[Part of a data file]
......

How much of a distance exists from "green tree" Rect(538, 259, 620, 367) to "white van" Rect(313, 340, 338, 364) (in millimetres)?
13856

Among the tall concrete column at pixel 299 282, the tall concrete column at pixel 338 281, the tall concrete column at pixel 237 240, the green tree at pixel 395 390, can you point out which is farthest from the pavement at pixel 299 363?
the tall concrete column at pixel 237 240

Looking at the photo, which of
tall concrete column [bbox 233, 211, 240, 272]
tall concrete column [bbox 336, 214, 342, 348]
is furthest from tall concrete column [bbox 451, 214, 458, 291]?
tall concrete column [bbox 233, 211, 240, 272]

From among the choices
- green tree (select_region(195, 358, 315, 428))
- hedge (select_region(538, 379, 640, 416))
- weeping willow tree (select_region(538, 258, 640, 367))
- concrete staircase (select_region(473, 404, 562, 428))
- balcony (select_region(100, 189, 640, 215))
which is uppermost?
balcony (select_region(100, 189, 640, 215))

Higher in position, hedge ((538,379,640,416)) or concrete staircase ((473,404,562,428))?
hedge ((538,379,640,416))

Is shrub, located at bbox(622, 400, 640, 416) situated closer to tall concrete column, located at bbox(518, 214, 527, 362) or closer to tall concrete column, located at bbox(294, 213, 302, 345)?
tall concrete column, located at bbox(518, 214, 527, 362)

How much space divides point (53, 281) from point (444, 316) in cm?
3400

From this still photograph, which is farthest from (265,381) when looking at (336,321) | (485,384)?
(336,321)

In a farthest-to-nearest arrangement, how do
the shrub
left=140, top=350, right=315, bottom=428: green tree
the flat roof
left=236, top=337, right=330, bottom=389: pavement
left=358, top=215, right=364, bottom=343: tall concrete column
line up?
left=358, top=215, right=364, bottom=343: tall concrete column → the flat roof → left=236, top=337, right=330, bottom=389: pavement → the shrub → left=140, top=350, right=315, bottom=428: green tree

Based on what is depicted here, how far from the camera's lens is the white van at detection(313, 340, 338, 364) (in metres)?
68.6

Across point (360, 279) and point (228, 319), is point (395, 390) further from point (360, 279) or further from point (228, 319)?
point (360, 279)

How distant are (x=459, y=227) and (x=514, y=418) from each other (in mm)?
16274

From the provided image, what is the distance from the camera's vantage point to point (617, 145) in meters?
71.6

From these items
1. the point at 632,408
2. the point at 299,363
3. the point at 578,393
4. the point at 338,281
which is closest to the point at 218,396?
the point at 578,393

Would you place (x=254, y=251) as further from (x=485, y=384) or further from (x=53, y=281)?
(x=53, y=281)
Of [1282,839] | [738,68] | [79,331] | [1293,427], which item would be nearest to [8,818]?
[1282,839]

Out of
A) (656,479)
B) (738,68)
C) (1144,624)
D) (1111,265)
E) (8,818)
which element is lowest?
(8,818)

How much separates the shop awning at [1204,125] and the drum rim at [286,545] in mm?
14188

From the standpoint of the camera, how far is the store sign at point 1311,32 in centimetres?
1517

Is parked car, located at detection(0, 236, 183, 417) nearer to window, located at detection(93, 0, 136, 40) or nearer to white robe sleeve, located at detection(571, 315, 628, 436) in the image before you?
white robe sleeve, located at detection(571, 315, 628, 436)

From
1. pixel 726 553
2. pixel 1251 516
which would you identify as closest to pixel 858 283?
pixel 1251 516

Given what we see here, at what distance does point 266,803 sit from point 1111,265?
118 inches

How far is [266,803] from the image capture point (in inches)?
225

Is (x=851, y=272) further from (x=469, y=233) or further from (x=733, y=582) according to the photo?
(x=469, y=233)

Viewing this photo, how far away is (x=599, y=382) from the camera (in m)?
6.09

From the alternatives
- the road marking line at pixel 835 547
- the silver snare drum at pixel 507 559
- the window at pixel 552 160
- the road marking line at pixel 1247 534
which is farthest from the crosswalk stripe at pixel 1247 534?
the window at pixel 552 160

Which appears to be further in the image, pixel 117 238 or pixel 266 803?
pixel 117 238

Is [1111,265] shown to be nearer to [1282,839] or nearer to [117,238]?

......

[Task details] Print exactly the lines from the one with "Given what we" through the end of the data, inclusive.

[Result for this task]
Given what we see here, at what distance does point 266,803 sit from point 1111,265?
118 inches

How far is [266,803] from the image capture point (in inches)?
225

Is (x=851, y=272) further from (x=469, y=233) or further from (x=733, y=582) according to the photo?
(x=469, y=233)

Viewing this photo, how far away is (x=599, y=382) from the camera (in m)?
6.09

From the alternatives
- the road marking line at pixel 835 547
- the silver snare drum at pixel 507 559
- the window at pixel 552 160
- the road marking line at pixel 1247 534
which is farthest from the crosswalk stripe at pixel 1247 534?
the window at pixel 552 160

Which appears to be further in the image, pixel 117 238 or pixel 266 803?
pixel 117 238

Is [1111,265] shown to be nearer to [1282,839] or nearer to [117,238]?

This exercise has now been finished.